### To be done
- 1) Repeat the passage of the Chalk Beeson biography starting at "American businessman and" and ending at "in Dodge City, Kansas.".
- 2) According to the Chalk Beeson biography, what did A. J. Peacock give Beeson in place of the cash he owed him?

### Page extract
American businessman and lawman

Chalkley McArtor "Chalk" Beeson (April 24, 1848 – August 9, 1912) was a well-known businessman, lawman, cattleman and musician but was best known for his ownership of the famous Long Branch Saloon in Dodge City, Kansas.

== Biography ==

Originally from Salem, Ohio, Beeson was the seventh-born child of Samuel and Martha Beeson. The family moved to Marshalltown, Iowa shortly after his birth. In 1866 the 18-year-old Beeson left Marshalltown and headed west to Texas, where he found employment as a cowboy. Years later, Charles Goodnight would say of Beeson: "He was the best cowboy on the trail ... could stampede or quiet a herd quicker than any rustler I ever met." During 1872 the 24-year-old Beeson was living in Colorado. He worked, for a time, as a guide to buffalo hunters, with his clients including Grand Duke Alexei Alexandrovich of Russia, Phil Sheridan, and George Custer.

=== Life in Colorado ===
When the hunt ended, Beeson returned to Pueblo, Colorado where he participated in many civic activities. He was a member of the volunteer fire department and also Pueblo's baseball team. For employment, he drove a stagecoach between Denver and Colorado Springs. By 1875 Beeson grew bored with Pueblo and relocated to the three-year-old town of Dodge City, Kansas.

=== Marriage ===

In 1876, Chalk Beeson returned home to Marshalltown, Iowa, where he married 22-year-old Ida Gause on July 17. The newlyweds intended to locate in Kansas City, Missouri. Before they could do so, Chalk had to return to Dodge City to collect money owed him by A. J. Peacock, the owner of the Billiard Hall Saloon. Peacock was unable to pay Beeson in cash and handed him the deed to the establishment as payment.

### Supplied data

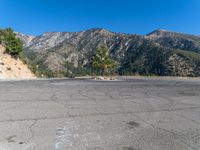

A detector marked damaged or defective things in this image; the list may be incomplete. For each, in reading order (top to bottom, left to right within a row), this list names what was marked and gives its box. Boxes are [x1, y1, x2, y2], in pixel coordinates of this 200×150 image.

cracked asphalt [0, 77, 200, 150]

### The solutions
- 1)
American businessman and lawman

Chalkley McArtor "Chalk" Beeson (April 24, 1848 – August 9, 1912) was a well-known businessman, lawman, cattleman and musician but was best known for his ownership of the famous Long Branch Saloon in Dodge City, Kansas.

- 2) The deed to the Billiard Hall Saloon.